这种情况下,栾剑算是为兄弟们尽到最后的心意了。但这只是他一厢情愿而已,在几十名荷枪实弹的刑警围捕下,那四个亡命徒的反抗显得太薄弱了。除了一个侥幸逃脱外,另外两名开枪拒捕的大汉被击毙,还有一名大汉被刑警围在当中,这种身负命案的歹徒都能算清楚一本帐,情知落入法网的结局只是多遭一些罪而已,最终难逃一死。于是,他举枪打穿了自己的脑袋。
站了十几分钟,翁兆刚才落寞地转过身。此时此刻,他的内心并不舒畅,甚至还掺杂着几许矛盾。按照常理,劲敌的覆灭应该是件值得高兴的事儿,再怎么说,也是除了心头大患。但是,他却有些不舍,因为栾剑这个对手太有韧性了,前后与自己斗了十年有余,就跟打不死的小强差不多,顶着警方追捕和自己手下追杀的双重压力,一直不退缩、不放弃,堪比当年日寇铁蹄下的抗联战士般顽强。这种坚韧执着的敌人在真正的战场上,也会赢得对手的钦佩和敬慕的。于一个好战分子来说,失去这样一个够档次的敌手,简直就是莫大的损失。都说遇到对手才能成为高手,现在对手没了,自己岂不成了武侠小说中的孤独求败?
钦佩栾剑还只是翁兆刚内心情愫的一部分,他的心里还装着另一个人,那就是这场“诱虎吞钩”行动中唯一被捕的那个年轻人。这个年轻人所表现出来的那种气节十分打动他。试想,在被三名刑警控制之下奋起脱身,面对警察黑洞洞的枪口于不顾,以同归于尽的架势向自己扑来致命一刀,这该是何种力量?何种信念?是一般的江湖刀枪炮子可比的吗?无论这个年轻人是出于对栾剑的忠诚,还是出于一个男子汉面对敌人的勇气,他都是难得的勇士。
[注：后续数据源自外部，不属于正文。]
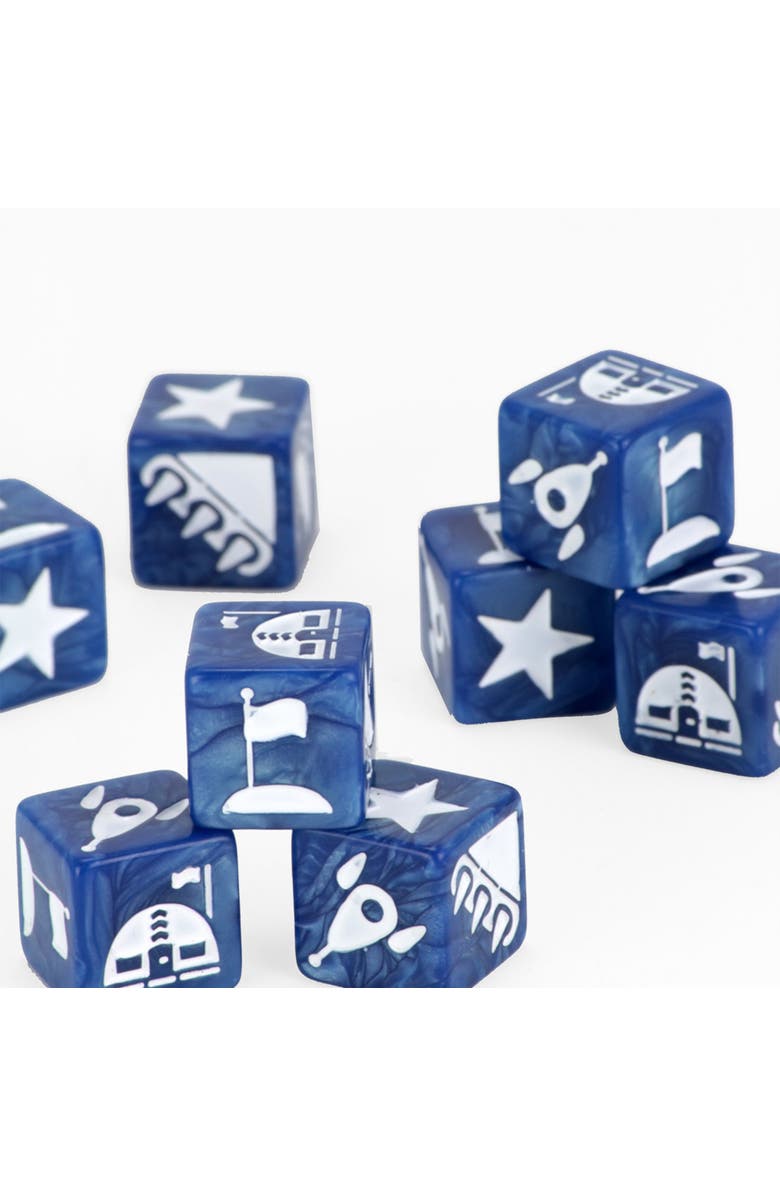 WizKids Games Europa Base Alpha Tricktaking Card Game, Strategy, Kids & Adults, Alternate, color, Multicolored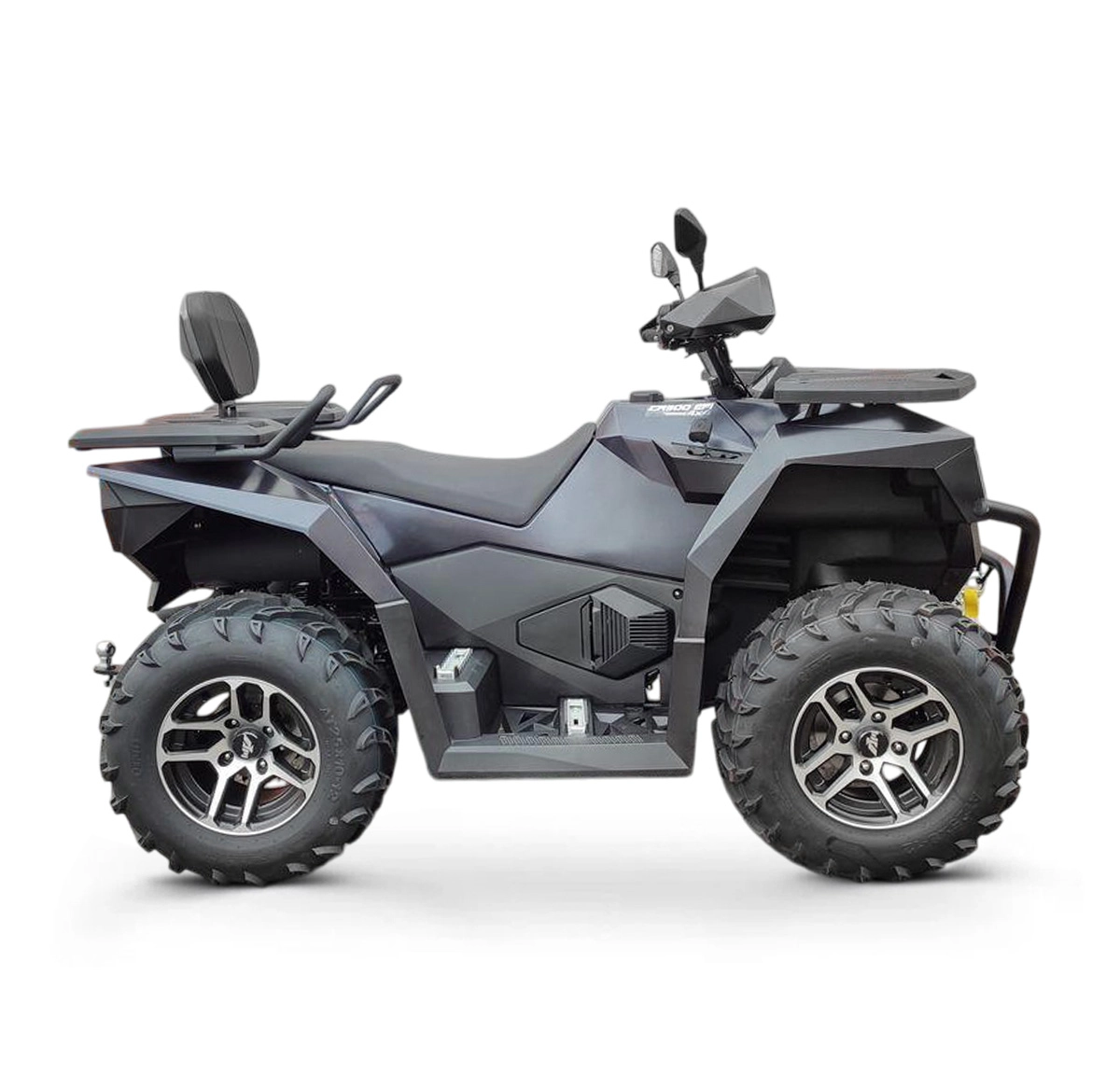 Квадроцикл Apollo Cybero 300 EFI 4WD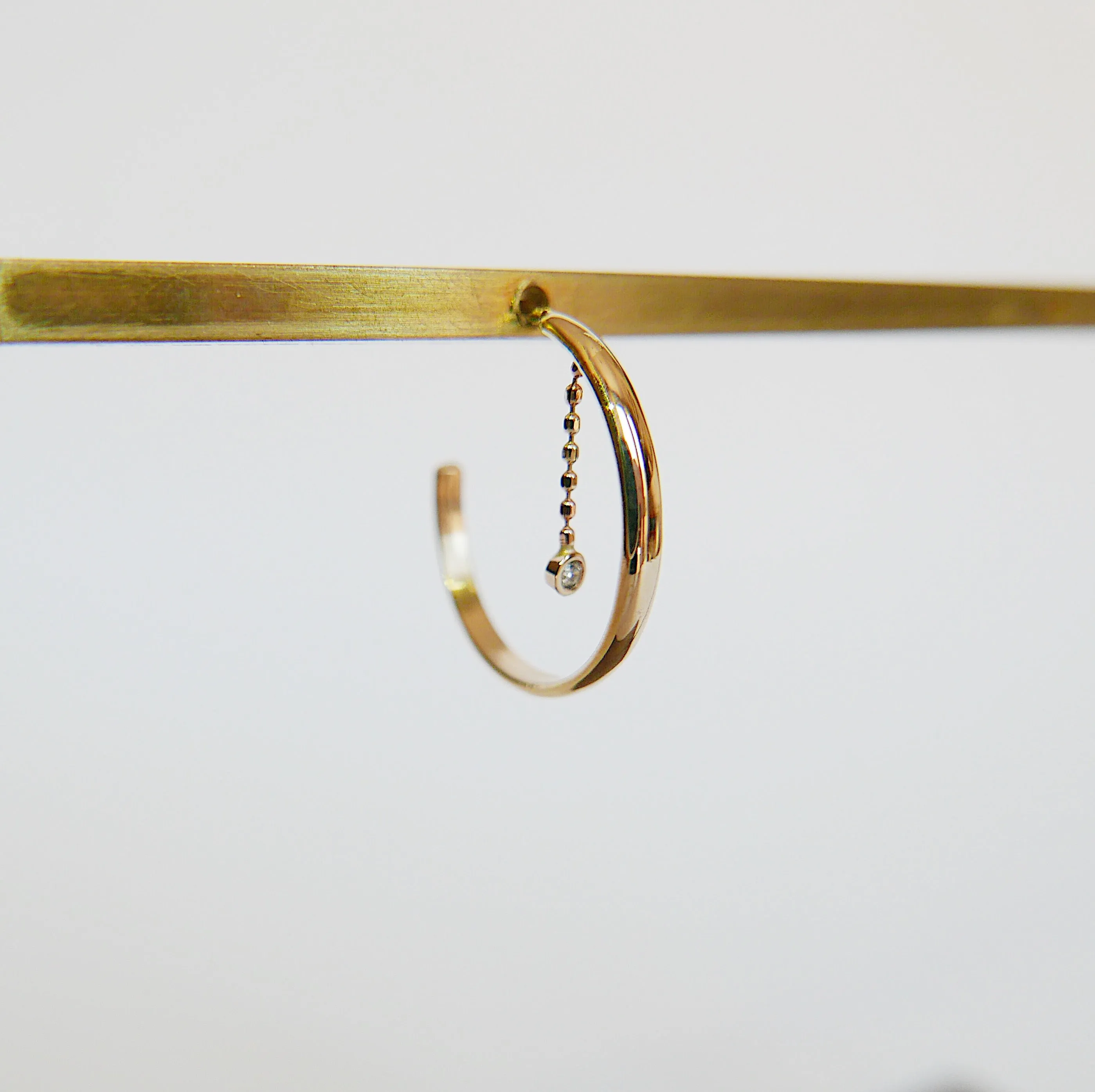 Swinging Hoop - Small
又回想了一下与这个年轻人对视时那道无畏又坚韧的目光,翁兆刚有种莫名的欣喜。也许一个人强大到一定程度之后,就不会恨了。他仰起头,抿紧嘴唇,抚摸了一下毛发稀落的脑门,转回身对韩小个子说:“韩局,我能不能见一见被抓住的那个年轻人?”
韩小个子颇感诧异,不解地望着翁兆刚,问道:“有什么要紧的事儿吗?”
翁兆刚尴尬地一笑:“呵呵,就是好奇,没啥正经事儿。”
“噢,那还是别见了,这起枪案影响很大,各级领导都关注着呢!媒体是否介入我一个人都说了不算。再者,现在不比从前了,整体形势都在往法制健全的方向发展,哪怕一个小民警,天灵盖上都长着眼睛呐!凡事得谨慎啊!”韩小个子为难地看着翁兆刚。